[Rd] mean relative differences from all.equal() (PR#9276)

Thu Oct 5 04:57:41 CEST 2006

On Wed, 2006-10-04 at 20:22 -0500, Marc Schwartz wrote:
> On Thu, 2006-10-05 at 03:10 +0200, bchristo at email.arizona.edu wrote:
> > Full_Name: Brad Christoffersen
> > Version: 2.3.1
> > OS: Windows XP
> > Submission from: (NULL) (128.196.193.132)
> > 
> > 
> > Why is the difference between two numbers so different from the "mean relative
> > difference" output from the all.equal() function?  Is this an artifact of the
> > way R stores numerics?  I could not find this problem as I searched through the
> > submitted bugs. But I am brand new to R so I apologize if there is something
> > obvious I'm missing here.
> > 
> > rm(list=ls(all=TRUE))  ## Remove all objects that could hinder w/ consistent
> > output
> > a <- 204
> > b <- 203.9792
> > all.equal(a,b)
> > [1] "Mean relative  difference: 0.0001019608"
> > a - b
> > [1] 0.0208
> 
> Read the Details section of ?all.equal, which states:
> 
> Numerical comparisons for scale = NULL (the default) are done by first
> computing the mean absolute difference of the two numerical vectors. If
> this is smaller than tolerance or not finite, absolute differences are
> used, otherwise relative differences scaled by the mean absolute
> difference.
> 
> If scale is positive, absolute comparisons are made after scaling
> (dividing) by scale
> 
> 
> Thus on R version 2.4.0 (2006-10-03):
> 
> > all.equal(a, b, scale = 1)
> [1] "Mean scaled  difference: 0.0208"
> 
> 
> Please do not report doubts about behavior as bugs.  Simply post a query
> on r-help first. If it is a bug, somebody will confirm it and you can
> then report it as such.
> 
> BTW, time to upgrade...Go Wildcats!
> 
> HTH,
> 
> Marc Schwartz

[OFFLIST and PRIVATE]

Brad,

A couple of comments.

First, welcome to R. I hope that you enjoy it and find it of value.

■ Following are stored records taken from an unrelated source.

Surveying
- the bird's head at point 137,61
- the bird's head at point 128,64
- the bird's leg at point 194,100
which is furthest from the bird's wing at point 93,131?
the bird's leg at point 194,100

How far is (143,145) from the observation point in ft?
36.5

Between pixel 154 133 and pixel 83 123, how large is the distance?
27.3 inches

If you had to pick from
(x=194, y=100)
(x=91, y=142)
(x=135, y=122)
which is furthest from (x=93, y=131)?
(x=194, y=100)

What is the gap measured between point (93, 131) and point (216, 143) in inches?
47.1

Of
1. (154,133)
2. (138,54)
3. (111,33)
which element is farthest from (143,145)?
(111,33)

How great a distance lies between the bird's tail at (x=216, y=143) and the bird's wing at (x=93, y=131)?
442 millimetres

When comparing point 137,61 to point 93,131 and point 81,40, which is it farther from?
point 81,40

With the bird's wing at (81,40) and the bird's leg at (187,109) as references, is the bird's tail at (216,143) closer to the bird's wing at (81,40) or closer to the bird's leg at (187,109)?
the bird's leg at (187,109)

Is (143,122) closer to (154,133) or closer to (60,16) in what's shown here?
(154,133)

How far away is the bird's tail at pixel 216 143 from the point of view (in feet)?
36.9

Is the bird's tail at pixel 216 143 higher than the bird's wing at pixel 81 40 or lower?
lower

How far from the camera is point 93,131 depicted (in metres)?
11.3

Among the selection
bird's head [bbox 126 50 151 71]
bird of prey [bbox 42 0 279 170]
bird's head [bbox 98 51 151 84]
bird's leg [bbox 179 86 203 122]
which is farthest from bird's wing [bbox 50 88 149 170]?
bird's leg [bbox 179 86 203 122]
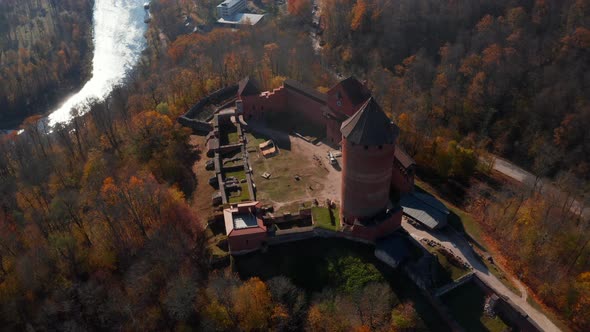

If you are not used to open source software and communities (ie. Linux,
etc.), you will find that this community, unlike commercial paid support
forums, tends to be direct with respect to comments. Don't take it
personally.

Be aware that nobody is getting paid to support R. It is developed and
supported on a voluntary basis by a large body of folks, mainly those
known as "R Core". Some of them have quite literally risked their
academic careers and livelihood to facilitate R's existence.

You will, over time, get a flavor for the nature of the community and
the interchange that takes place. As a result of the voluntary nature of
the community, there is an a priori expectation that you will have put
forth reasonable efforts to avail yourself of the various support
resources before posting. Especially in the case of a bug report, as a
member of R Core has to manually manage the handling and resolution of
bug reports.

A good place to start is to review the R Posting Guide:

http://www.r-project.org/posting-guide.html

which covers many of these issues and how to go about getting support
via the various sources provided.

That all being said, you will find that R's support mechanisms and
resources are second to none and I would challenge any commercial
software vendor to provide a comparable level of support and expertise.

With respect to your specific question above and how the result is
obtained:

> (a - b) / a
[1] 0.0001019608

Here, 'a' is used as the scaling factor, since you only passed single
values. If these were 'vectors' of values, the scaling factor would be
impacted accordingly.

As a result of R's open source nature, you have access to all of the
source code that is R. You can download the source tarball (archive)
from one of the CRAN mirrors, if you so desire.

In this case, the actual function that is used is called
all.equal.numeric(). This is a consequence of how R uses 'dispatch
methods' after a call to a 'generic' function, such as all.equal(). If
you are not familiar with these terms, the available R documentation is
a good place to start, if you should decide to pursue moving into that
level of detail. If you have experience in other programming languages,
this may be second nature already.

In many cases, R's functions are written in R itself. Others are written
in FORTRAN and/or C that is compiled and linked to R via various calling
mechanisms. Since R is an interpreted language, you can have easy access
to many of the functions within the R console.

Thus, at the R command prompt, you can type:

> all.equal.numeric

[Note without the parens]

which will then display a representation of the function's source code,
enabling you to review how the function works. If you desire to become a
better R user/programmer, this approach provides a reasonable way to see
how functions are coded and to investigate algorithms and techniques.

I hope that the above is helpful.

Best regards,

Marc